Chapter 1 introduces readers to Aza’s best friend, Daisy, and the two have a dichotomous relationship. Daisy and Aza simultaneously complement and frustrate one another. Daisy is bubbly, outgoing, and loud, which is very much the opposite of Aza. Her tendency to refer to Aza as “Holmesy” demonstrates the affection she has for Aza. Daisy is understanding, too. Aza only has to say the words “thought spiral” and Daisy needs no further explanation; she knows the exact turmoil going through Aza’s head. Daisy’s reassurance to Aza that they will hang out after school and watch a Star Wars movie is her show of support. However, Aza’s failure to comment on Daisy’s newly-dyed pink hair is the first moment in which tension builds between the two friends. While Daisy seeks attention and approval from her best friend, Aza falls deeper into herself and focuses only on her C. diff. obsession. Aza and Daisy’s friendship and its associated baggage will become a driving focus throughout the book.

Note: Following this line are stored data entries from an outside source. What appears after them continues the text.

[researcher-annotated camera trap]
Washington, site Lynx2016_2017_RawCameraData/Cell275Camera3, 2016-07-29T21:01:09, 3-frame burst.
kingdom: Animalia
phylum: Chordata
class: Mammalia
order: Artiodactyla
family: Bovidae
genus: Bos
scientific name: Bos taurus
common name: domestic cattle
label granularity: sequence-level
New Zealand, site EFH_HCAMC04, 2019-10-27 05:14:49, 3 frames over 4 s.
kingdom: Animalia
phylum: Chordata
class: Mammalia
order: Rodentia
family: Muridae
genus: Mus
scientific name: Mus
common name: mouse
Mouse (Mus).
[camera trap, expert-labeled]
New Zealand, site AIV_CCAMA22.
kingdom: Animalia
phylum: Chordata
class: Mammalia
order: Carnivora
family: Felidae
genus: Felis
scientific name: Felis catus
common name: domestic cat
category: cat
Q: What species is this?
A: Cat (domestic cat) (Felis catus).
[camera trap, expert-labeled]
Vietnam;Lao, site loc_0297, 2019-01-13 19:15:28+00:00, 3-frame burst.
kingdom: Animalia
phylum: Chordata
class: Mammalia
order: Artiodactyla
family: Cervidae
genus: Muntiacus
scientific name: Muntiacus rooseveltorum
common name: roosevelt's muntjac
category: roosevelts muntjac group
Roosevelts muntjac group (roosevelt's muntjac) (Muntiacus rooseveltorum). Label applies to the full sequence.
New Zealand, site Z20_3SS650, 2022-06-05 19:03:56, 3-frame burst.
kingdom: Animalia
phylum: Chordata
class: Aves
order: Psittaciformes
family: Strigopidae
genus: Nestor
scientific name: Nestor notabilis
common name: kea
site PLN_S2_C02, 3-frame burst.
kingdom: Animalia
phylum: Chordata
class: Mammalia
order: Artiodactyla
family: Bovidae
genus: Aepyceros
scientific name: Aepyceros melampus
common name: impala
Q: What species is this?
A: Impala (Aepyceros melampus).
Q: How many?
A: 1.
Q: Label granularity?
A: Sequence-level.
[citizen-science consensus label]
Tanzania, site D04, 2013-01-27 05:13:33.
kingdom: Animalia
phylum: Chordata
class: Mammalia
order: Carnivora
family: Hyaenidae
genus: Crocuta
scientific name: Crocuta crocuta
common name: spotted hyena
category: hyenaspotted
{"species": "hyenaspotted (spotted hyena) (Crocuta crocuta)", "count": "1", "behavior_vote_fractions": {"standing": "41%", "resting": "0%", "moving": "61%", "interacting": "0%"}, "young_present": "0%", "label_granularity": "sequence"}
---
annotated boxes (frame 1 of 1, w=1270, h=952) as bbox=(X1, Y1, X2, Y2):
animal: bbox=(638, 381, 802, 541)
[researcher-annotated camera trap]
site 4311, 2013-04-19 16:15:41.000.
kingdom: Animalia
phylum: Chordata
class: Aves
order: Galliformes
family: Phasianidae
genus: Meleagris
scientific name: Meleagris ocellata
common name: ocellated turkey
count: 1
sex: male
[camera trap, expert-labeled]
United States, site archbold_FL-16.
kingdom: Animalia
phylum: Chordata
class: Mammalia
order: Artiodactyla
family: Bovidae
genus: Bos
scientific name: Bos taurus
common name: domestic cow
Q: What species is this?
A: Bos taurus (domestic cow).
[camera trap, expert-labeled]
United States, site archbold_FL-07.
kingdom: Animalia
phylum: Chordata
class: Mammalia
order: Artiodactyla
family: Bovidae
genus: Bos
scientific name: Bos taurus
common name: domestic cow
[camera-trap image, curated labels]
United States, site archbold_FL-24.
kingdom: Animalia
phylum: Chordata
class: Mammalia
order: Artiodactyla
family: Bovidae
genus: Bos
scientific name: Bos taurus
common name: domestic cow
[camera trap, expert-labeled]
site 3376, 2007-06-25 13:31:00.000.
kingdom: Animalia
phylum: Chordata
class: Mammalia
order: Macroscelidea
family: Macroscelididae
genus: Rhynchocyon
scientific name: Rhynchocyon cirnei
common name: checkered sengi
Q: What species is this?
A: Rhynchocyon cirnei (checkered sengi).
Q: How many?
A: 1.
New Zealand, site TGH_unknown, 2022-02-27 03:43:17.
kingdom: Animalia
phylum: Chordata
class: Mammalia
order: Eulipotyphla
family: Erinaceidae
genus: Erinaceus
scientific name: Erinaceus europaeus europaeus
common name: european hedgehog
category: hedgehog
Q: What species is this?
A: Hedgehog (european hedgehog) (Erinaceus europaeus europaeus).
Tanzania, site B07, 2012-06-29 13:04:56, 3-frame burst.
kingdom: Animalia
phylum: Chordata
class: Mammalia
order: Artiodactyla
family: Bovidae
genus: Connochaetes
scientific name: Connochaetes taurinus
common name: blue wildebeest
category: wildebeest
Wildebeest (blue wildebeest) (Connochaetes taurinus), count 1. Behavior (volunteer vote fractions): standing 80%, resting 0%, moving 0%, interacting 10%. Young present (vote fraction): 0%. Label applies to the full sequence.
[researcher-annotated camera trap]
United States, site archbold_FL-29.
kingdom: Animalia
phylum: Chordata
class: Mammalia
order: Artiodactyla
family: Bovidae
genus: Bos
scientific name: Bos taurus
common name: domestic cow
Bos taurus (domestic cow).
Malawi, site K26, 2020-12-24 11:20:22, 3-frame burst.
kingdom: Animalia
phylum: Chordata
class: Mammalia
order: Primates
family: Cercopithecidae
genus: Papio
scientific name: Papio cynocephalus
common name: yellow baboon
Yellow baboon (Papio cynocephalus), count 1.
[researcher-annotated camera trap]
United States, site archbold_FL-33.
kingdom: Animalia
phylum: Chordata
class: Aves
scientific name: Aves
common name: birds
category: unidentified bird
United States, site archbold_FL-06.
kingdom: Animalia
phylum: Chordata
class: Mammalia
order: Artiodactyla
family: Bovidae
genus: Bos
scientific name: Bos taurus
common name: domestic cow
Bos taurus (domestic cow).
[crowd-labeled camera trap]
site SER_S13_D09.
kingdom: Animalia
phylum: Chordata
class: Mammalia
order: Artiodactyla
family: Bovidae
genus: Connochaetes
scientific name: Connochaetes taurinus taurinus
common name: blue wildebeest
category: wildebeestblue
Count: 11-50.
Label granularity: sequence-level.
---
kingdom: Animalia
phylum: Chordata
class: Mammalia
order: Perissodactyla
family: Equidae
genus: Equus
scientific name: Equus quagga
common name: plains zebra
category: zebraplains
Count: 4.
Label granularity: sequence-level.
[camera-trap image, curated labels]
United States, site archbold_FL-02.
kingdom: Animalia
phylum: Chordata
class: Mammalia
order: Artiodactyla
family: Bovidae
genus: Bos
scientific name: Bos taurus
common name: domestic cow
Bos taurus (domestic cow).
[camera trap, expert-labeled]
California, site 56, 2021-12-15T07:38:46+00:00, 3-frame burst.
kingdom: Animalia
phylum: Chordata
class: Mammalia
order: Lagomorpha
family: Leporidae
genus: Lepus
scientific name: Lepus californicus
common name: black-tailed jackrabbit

These opening chapters set up a major theme that will become prevalent throughout the novel: connections to the past. Aza takes the idea of love seriously, and this commitment to her ideal love manifests in the way she reveres her deceased father’s old car. She personifies the car and names it “Harold.” Harold is a safe place for her, and it provides Aza with a lasting connection to the father she lost. Harold represents freedom, and the car is one thing Aza can control in her life. In return for Harold’s “love,” Aza protects Harold by making sure its engine runs smoothly and by making Daisy throw her milk in the trash before getting in the car. Aza’s protective nature around the car serves to set up connections to the past as a concept that will be further strengthened as the novel’s driving plotlines converge and characters are introduced.